DEJAR DE JUGAR A LA GUERRA
Hace tres años, un niño afgano de tan solo 14 años de edad, que tenía explosivos adheridos a su cuerpo, voló en cientos de pedazos. Su misión era hacer daño a las fuerzas de seguridad afganas y lo logró: hirió a 11 personas. Murió, obviamente, y lo hizo sin saber qué era jugar con un balón, ir a una escuela o correr en un parque con sus amigos.
La Unicef insinúa que pueden ser unos 300.000 niños como este metidos en las guerras, y año tras año, cuando se presenta una fecha como el domingo pasado donde se conmemoró el Día mundial contra el uso de niños soldado, la humanidad entera se conmueve con esta tragedia humana, pero vuelve a lo mismo: una profunda indolencia al ver cómo sus niños son simples soplos de vida.
Claro, cómo no va a ser así, si por culpa de unos pocos desorientados que alimentan la violencia, los niños se convierten en carne de cañón barata, alienable, manipulable y docilita de manejar. Ahí están los cachorros del califato del Estado Islámico, las niñas esclavas de Boko Haram y, por supuesto, los guerrilleritos de las Farc, esos “pocos” que ellos dicen tener.
Colombia es el único país latinoamericano donde aún hay niños en la guerra. El año pasado, los negociadores de las Farc dijeron que tenían solo 21 niños reclutados. El Gobierno asegura que son 170 y Colombia entera cree que son muchísimos más, pues en 60 años de conflicto se calcula que cerca de 12.000 niños han estado en sus filas. Como dice el investigador Alfredo Molano, a esos niños les cambiaron “el padre por el comandante y la madre por un ideal”.
“Quiero vivir como una persona libre, que puede conocer otras cosas sin tener miedo”, le dijo Manuel, un joven de 19 años excombatiente de las Farc, a la Televisión Española. Un gran cambio de actitud, pues lo normal en su mundo era matar. “Uno se acostumbra a algo tan sencillo y tan grande como quitar una vida”, sentencia.
Pensemos entonces en aquellos como Manuel que no estarán más en la guerra gracias al acuerdo de Paz con las Farc. Claro, será muy lindo verlos al cuidado del Estado, con una expresión nueva en sus rostros y con ropita limpia, pero será preocupante en el momento en el que se le agote el chorro a la institucionalidad, dejándolos al garete de un país que en un tiempito se concentrará más en el partido que tiene que ganar la selección Colombia o en el “me ericé” de Amparo Grisales en un reality show. Un país que fácilmente los estigmatizará como los guerrilleritos del ayer.

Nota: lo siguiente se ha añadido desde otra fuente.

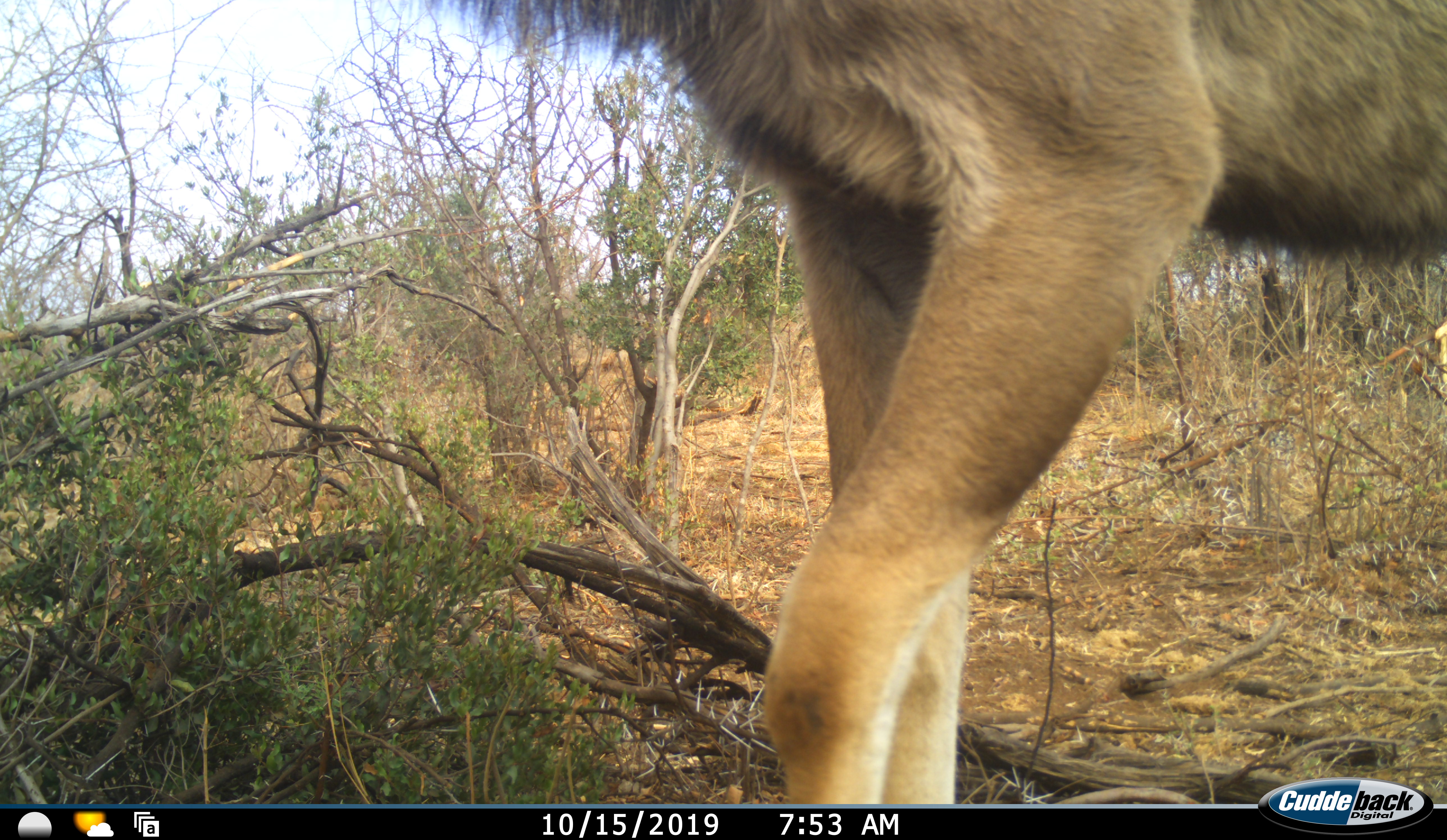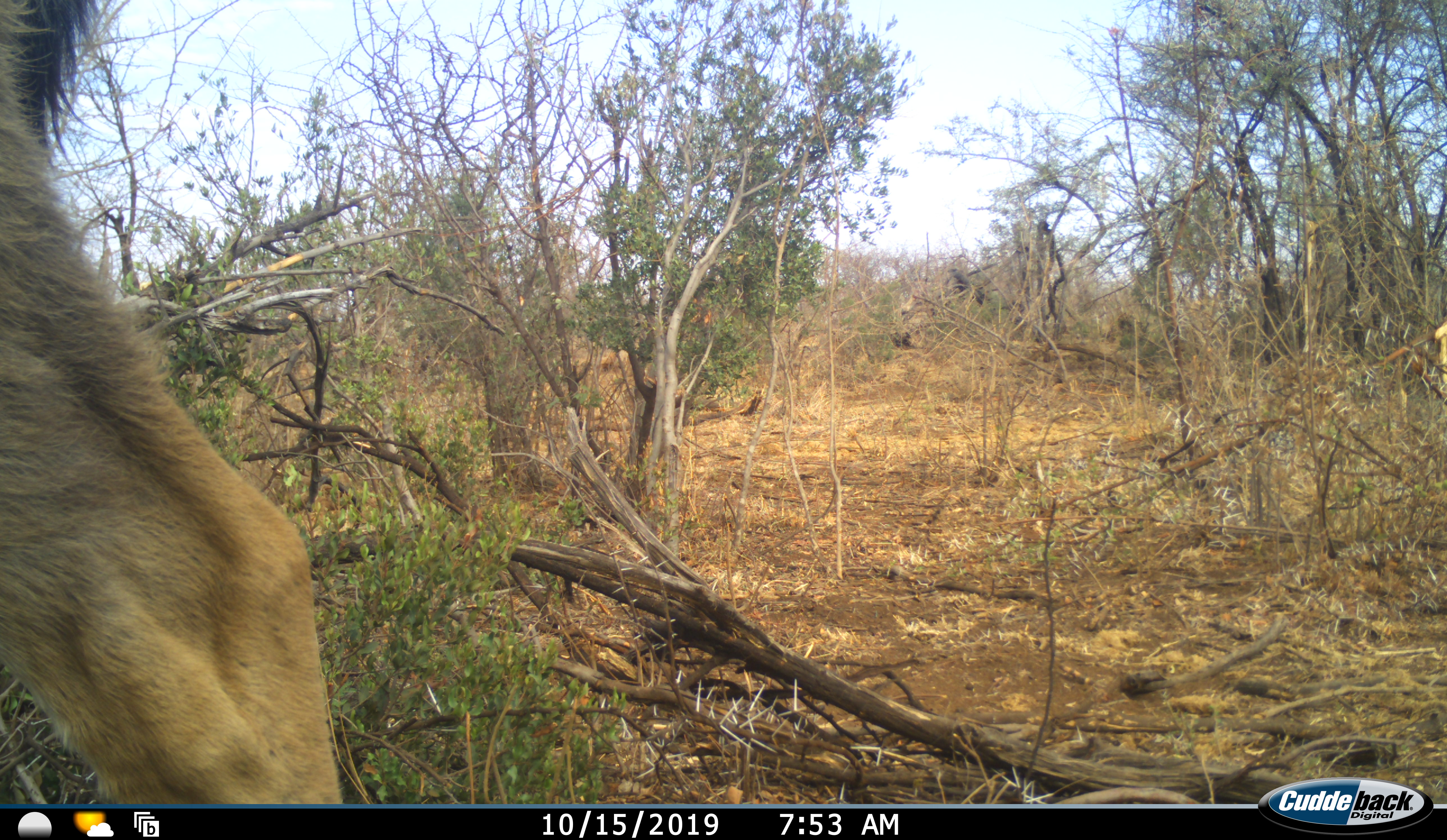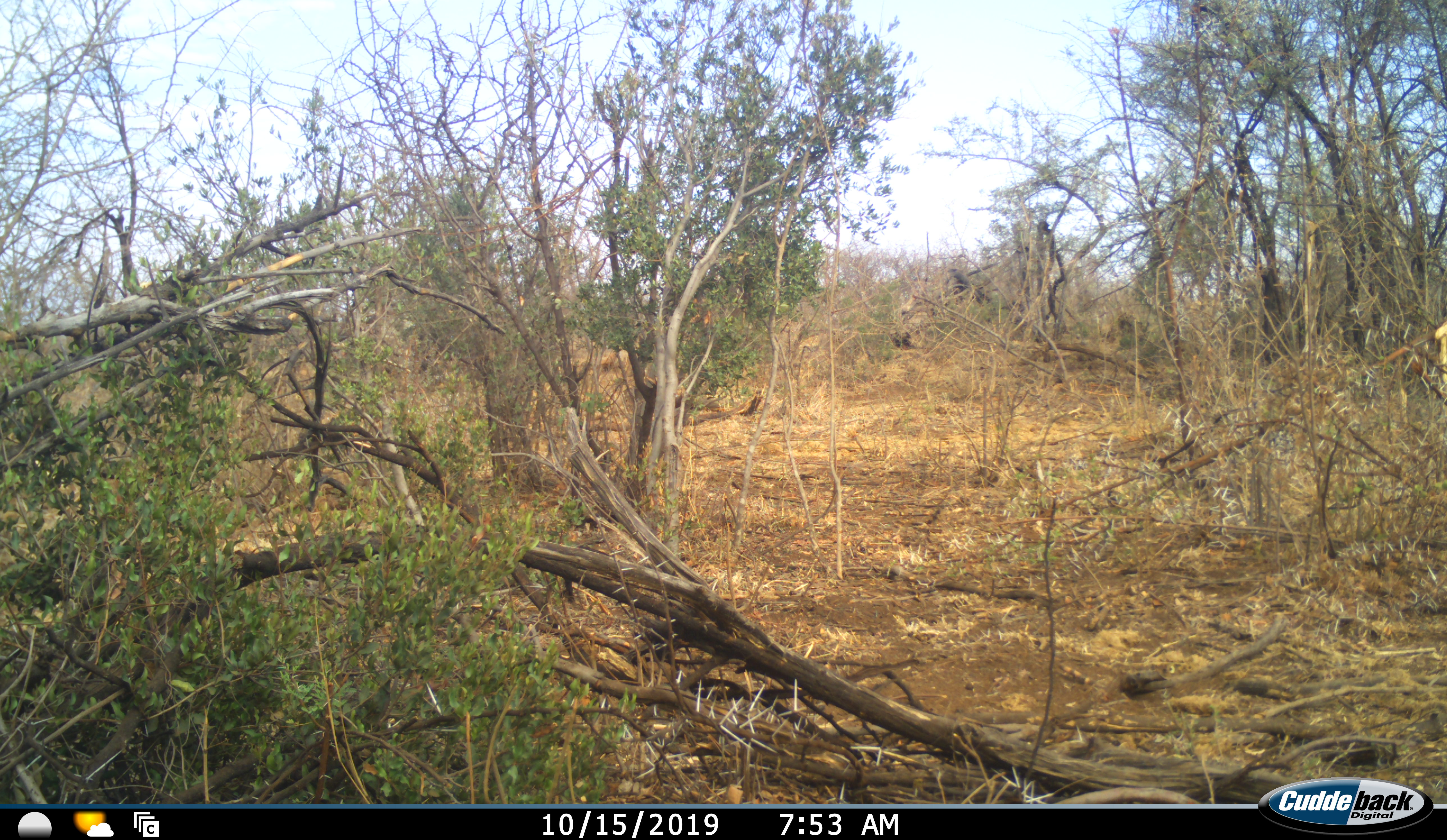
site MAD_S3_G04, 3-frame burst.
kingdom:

No nos digamos mentiras, la capacidad institucional no es la panacea para el cuidado de los niños y ahí viene el gran reto, porque para estos niños el mundo es otra cosa: ellos no crecieron con balonazos, lo hicieron con bombazos. Ojalá el Gobierno entienda que estos niños no son indicadores de gestión y mucho menos objetos políticos. Por eso, el cumplimiento de los acuerdos de Paz, en lo relativo a la desmovilización de menores de edad debe ser real, sin titubeos ni tapados. Ellos necesitan que se les restablezcan sus derechos de forma expedita, especialmente el más básico de todos: ser felices, porque en este hipotético tiempo de paz, ya no tendrán que ir a jugar a la guerra
Por culpa de unos pocos desorientados que alimentan la violencia, los niños se convierten en carne de cañón barata, alienable, manipulable y docilita de manejar.